His new book about the "Great Inflation" of the 1960s and 1970s and its far-reaching consequences has a lot to say about central banking, but it strives to put debates about monetary policy in a wider setting. It is an excellent subject and, as he says, a book that needed to be written.
Inflation in the US increased in those decades, he argues, because of good intentions combined with bad economics. After the second world war politicians had fresh memories of the Depression and were sensitive to the costs of unemployment. Maintaining full employment was the good intention. The bad economic idea was that monetary and fiscal policy could be fine-tuned to do this continuously.
Many economists then believed it was possible to exploit a stable trade-off between inflation and unemployment. Accepting a slightly higher rate of inflation would allow a permanently lower rate of joblessness: a small price to pay, many believed. In addition, estimates of how far down unemployment could be pushed were very optimistic: rates of less than 4 per cent were regarded as unambitious. A third ingredient was the view that inflation was not chiefly the result of monetary policy: if inflation crept up, it was because of "cost-push" factors (such as wage demands) which the central bank could not affect.
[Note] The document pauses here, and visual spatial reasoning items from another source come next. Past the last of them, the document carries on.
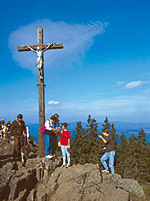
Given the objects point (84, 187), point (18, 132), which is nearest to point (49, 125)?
point (18, 132)

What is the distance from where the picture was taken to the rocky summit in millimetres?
6059

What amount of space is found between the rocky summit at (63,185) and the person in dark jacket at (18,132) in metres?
1.24

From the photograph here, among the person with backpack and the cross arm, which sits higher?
the cross arm

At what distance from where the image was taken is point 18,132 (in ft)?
28.2

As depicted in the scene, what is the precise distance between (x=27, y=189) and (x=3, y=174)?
1135 millimetres

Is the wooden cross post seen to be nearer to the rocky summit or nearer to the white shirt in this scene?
the white shirt

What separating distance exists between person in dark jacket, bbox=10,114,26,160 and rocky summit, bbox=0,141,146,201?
124 cm

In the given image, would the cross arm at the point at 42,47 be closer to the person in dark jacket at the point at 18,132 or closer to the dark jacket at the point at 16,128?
the person in dark jacket at the point at 18,132

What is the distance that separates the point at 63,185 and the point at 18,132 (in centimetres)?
368

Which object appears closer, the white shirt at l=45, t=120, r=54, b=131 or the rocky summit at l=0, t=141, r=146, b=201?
the rocky summit at l=0, t=141, r=146, b=201

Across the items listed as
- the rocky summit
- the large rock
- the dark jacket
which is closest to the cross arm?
the dark jacket

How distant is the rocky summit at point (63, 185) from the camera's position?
19.9ft

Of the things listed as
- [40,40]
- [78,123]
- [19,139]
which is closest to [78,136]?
[78,123]

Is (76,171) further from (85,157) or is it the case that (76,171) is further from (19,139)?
(85,157)
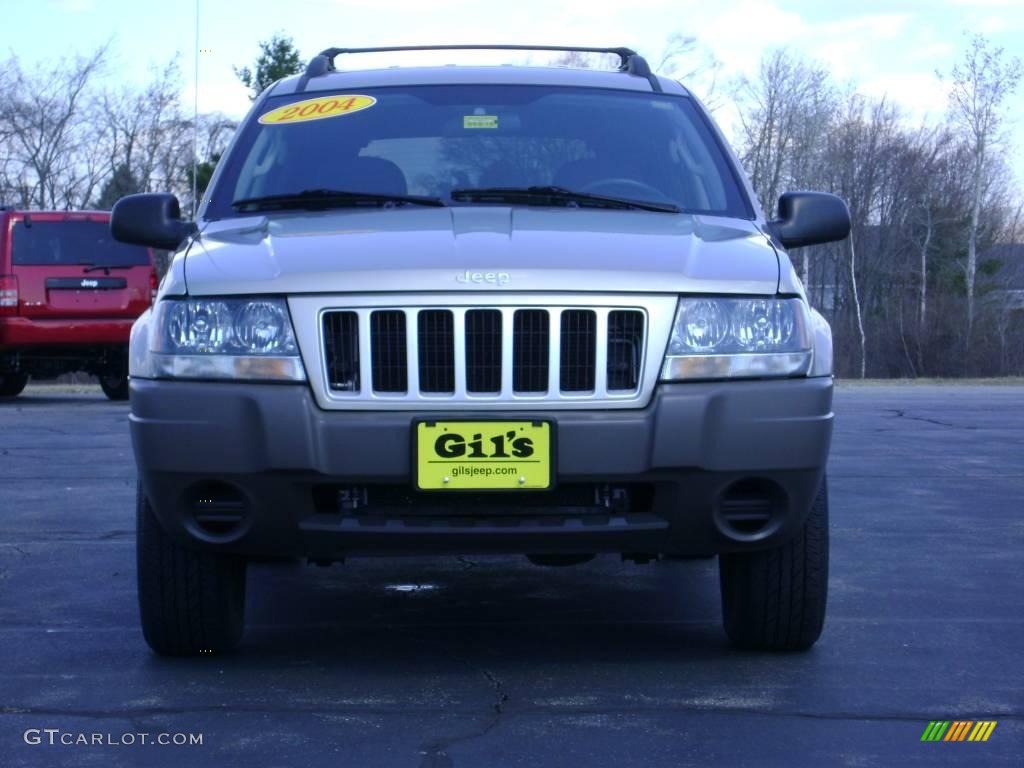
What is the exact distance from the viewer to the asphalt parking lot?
11.9ft

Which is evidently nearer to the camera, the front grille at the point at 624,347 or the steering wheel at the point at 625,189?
the front grille at the point at 624,347

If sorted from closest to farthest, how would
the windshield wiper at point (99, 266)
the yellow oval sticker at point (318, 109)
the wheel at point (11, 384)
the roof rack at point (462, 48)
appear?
the yellow oval sticker at point (318, 109) → the roof rack at point (462, 48) → the windshield wiper at point (99, 266) → the wheel at point (11, 384)

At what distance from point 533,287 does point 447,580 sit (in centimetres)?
219

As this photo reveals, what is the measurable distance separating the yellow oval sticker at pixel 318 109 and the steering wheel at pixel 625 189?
911 mm

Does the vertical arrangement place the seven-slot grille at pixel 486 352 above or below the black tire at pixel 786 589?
above

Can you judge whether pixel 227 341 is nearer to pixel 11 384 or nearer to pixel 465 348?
pixel 465 348

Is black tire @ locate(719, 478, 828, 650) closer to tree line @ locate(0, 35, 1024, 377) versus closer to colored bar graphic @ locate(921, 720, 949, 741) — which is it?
colored bar graphic @ locate(921, 720, 949, 741)

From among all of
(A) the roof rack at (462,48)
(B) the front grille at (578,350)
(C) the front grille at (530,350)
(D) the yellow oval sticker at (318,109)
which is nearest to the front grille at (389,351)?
(C) the front grille at (530,350)

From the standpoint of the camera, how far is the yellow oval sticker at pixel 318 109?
5391 mm

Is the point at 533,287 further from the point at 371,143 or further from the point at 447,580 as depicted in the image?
the point at 447,580

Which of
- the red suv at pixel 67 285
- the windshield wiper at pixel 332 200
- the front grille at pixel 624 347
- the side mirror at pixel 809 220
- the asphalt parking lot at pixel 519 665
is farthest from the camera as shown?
the red suv at pixel 67 285

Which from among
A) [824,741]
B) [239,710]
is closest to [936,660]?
[824,741]

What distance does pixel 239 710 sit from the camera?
3928mm

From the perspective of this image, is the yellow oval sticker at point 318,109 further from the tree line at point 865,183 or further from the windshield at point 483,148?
the tree line at point 865,183
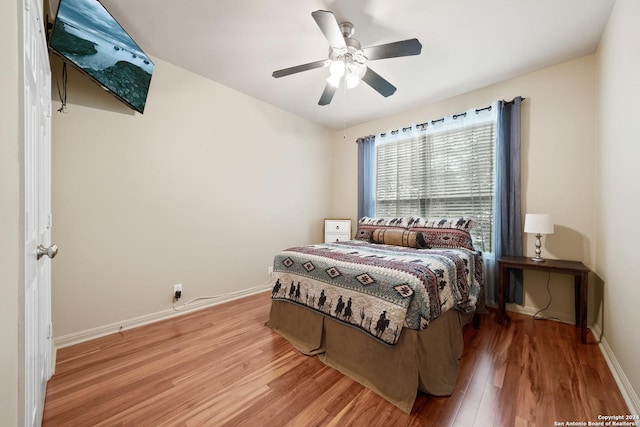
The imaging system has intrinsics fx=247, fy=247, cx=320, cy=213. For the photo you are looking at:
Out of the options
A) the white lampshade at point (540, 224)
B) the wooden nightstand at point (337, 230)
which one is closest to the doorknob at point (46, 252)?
the wooden nightstand at point (337, 230)

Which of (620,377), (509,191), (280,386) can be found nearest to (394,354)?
(280,386)

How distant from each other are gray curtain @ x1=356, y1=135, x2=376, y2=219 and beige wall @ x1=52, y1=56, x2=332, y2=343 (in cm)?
112

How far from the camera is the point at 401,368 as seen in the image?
4.72ft

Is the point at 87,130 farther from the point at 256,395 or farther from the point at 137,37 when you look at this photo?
the point at 256,395

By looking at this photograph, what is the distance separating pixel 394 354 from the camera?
1487 mm

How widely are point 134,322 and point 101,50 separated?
7.45ft

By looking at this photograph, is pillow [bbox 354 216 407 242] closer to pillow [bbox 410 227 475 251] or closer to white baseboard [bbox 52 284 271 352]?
pillow [bbox 410 227 475 251]

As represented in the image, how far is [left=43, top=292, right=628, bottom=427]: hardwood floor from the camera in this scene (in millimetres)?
1310

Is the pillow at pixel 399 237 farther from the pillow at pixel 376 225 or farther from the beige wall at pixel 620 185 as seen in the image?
the beige wall at pixel 620 185

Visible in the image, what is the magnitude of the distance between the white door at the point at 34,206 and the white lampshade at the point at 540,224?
337cm

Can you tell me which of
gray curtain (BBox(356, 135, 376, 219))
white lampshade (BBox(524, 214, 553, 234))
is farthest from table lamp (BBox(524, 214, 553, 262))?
gray curtain (BBox(356, 135, 376, 219))

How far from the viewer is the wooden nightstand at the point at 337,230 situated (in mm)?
3988

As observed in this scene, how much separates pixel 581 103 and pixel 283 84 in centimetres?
306

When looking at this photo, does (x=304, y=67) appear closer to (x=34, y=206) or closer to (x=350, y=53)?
(x=350, y=53)
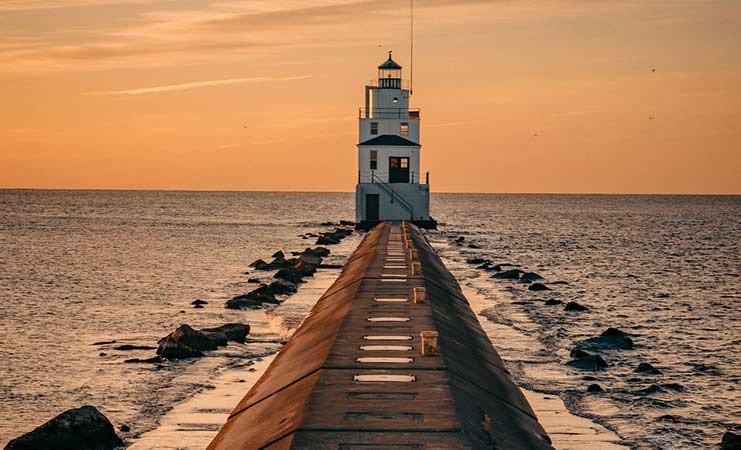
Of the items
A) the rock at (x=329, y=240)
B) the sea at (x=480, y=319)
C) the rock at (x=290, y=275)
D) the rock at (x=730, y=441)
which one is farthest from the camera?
the rock at (x=329, y=240)

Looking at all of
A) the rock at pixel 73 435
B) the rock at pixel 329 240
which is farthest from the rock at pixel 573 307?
the rock at pixel 329 240

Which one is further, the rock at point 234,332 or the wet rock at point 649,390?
the rock at point 234,332

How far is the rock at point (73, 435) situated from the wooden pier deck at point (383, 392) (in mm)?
2388

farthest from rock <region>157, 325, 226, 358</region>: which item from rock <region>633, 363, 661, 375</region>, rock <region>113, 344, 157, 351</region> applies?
rock <region>633, 363, 661, 375</region>

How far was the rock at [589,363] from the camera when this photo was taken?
82.5 feet

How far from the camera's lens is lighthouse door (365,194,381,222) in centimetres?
7819

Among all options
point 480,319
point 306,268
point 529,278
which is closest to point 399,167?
point 529,278

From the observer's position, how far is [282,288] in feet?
132

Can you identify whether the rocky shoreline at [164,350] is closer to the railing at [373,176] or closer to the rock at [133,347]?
the rock at [133,347]

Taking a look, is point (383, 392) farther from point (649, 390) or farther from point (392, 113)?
point (392, 113)

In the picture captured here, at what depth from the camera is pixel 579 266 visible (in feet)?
216

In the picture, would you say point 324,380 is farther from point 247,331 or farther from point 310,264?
point 310,264

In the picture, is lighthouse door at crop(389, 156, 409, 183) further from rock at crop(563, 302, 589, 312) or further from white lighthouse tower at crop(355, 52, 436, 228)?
rock at crop(563, 302, 589, 312)

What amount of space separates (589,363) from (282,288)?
58.4 ft
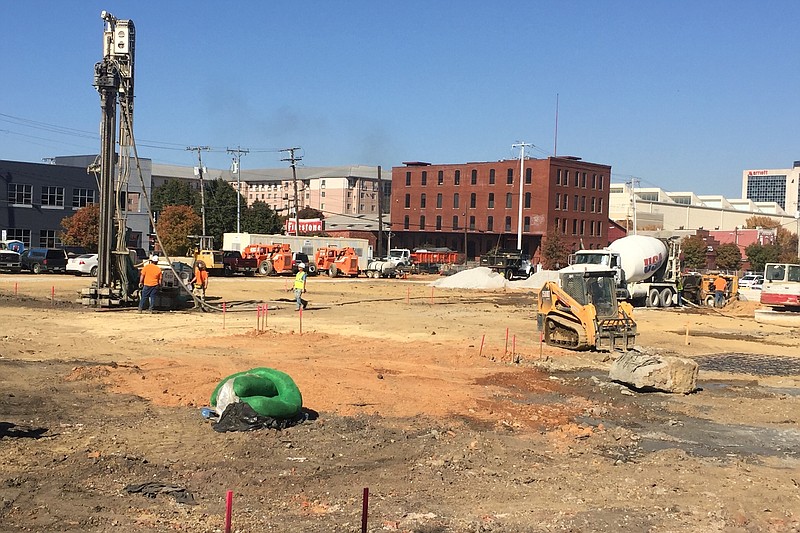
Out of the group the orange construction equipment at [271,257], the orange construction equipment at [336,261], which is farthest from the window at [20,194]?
the orange construction equipment at [336,261]

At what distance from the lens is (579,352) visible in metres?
21.1

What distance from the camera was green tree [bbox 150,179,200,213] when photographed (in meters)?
119

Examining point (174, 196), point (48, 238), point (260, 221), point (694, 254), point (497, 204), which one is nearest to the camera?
point (48, 238)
In the view of most economists, all those ideas now stand discredited. Accepting a higher rate of inflation does not yield a permanently lower rate of unemployment; the "natural rate" of unemployment (the amount consistent with inflation that is neither rising nor falling) is higher than 4 per cent; and expansionary monetary policy does indeed drive inflation up. The views prevailing in the 1960s and 1970s were a formula for policy erring always on the side of expansion, which ratcheted inflation ever higher.
Once US inflation had risen above 10 per cent, it took Paul Volcker at the Federal Reserve, Ronald Reagan in the White House (prepared to give Mr Volcker political cover), and an unexpectedly severe recession in 1981-82 to bring it back down. There followed more than two decades of the "Great Moderation", as it is called: steady growth, low inflation, and muted business-cycle fluctuations. Discussing this in 2004, Ben Bernanke, now the Fed chairman, called the "substantial decline in macroeconomic volatility" over the previous 20 years "a striking development". Was it due to structural economic change, better monetary policy, or good luck, he asked? His answer: monetary policy, mainly. The lessons had been learnt.
Four years on, with the roof falling in, Mr Bernanke's verdict on the new-found wisdom of central bankers looks a little premature. Mr Samuelson's book also feels overtaken by events and, in its last parts, thrown into confusion. He writes, "In many ways, the book's publication - about two years later than I originally expected - is more timely now than if I had written faster and made my initial schedule." I think not. The present crisis overhangs the narrative and demands to be properly integrated. Had the author known what was coming, this is not the book he would have published at the end of 2008. The Great Moderation is over. We are living new and unforeseen chapters, and the book does not have them.
Rather than simply stopping short, the book does attempt some discussion of the crisis. With less than full conviction, it suggests that the Great Moderation fell victim to an internal contradiction: low inflation fuelled reckless optimism which spilled over into speculative excess. No doubt there is something to that, but the idea cuts awkwardly across the theme that Samuelson presumably first had in mind, and which is stamped through the book - that a kind of social contract was struck after 1982, in which people accepted less fine-tuning of the economy in return for low inflation and steady growth. Was that a good deal, as the book seems to want to say? Or was it false advertising - as the view that the Great Moderation carried the seeds of its own destruction would imply?
Like everything Samuelson writes, this is an absorbing read. The main part of it, which deals with settled economic history, can be warmly recommended. But the history is not as settled as one supposed, and suddenly the aftermath of the great inflation seems less interesting, and less important, than the aftermath of the aftermath.